/---
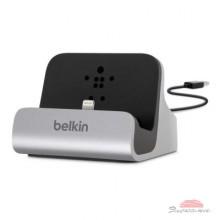 Док-станция Belkin Charge+Sync MIXIT iPhone 5 Dock (F8J045bt)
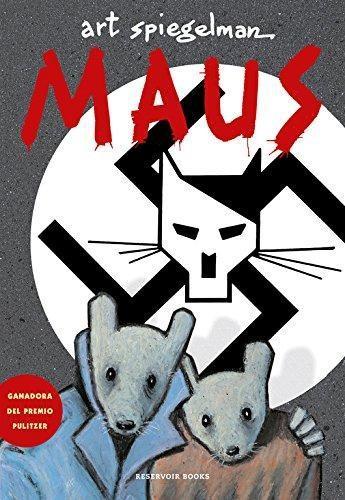 Maus (Td)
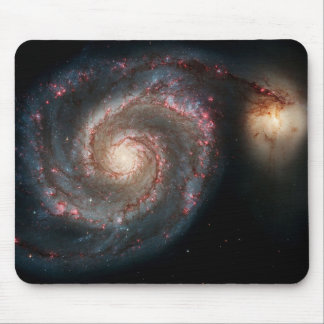 Milky Way Whirlpool Galaxy Mouse Pad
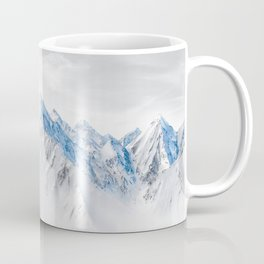 Snow Capped Mountains Coffee Mug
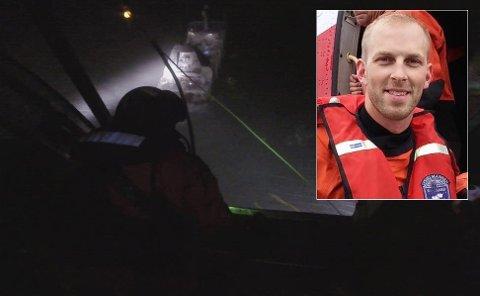 STOR OPERASJON: Arne-Marius Pettersen bor i Tromsø, men jobber turnus på redningshelikopterbasen på Svalbard. Fredag var han med på redningsaksjonen etter at tråleren «Northguider» grunnstøtte.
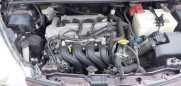 Toyota Ractis, 2011 год, 442 000 руб.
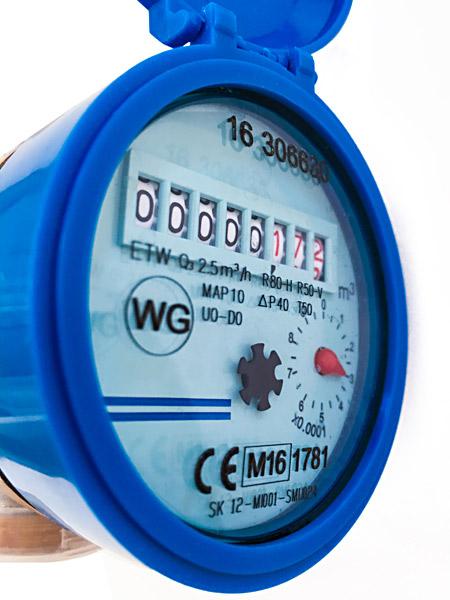 Wasseruhr Wasserzähler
\---
Task requirements
Would you write out all of the records exactly, omitting the pictures?

Task result
 Док-станция Belkin Charge+Sync MIXIT iPhone 5 Dock (F8J045bt)
 Maus (Td)
 Milky Way Whirlpool Galaxy Mouse Pad
 Snow Capped Mountains Coffee Mug
 STOR OPERASJON: Arne-Marius Pettersen bor i Tromsø, men jobber turnus på redningshelikopterbasen på Svalbard. Fredag var han med på redningsaksjonen etter at tråleren «Northguider» grunnstøtte.
 Toyota Ractis, 2011 год, 442 000 руб.
 Wasseruhr Wasserzähler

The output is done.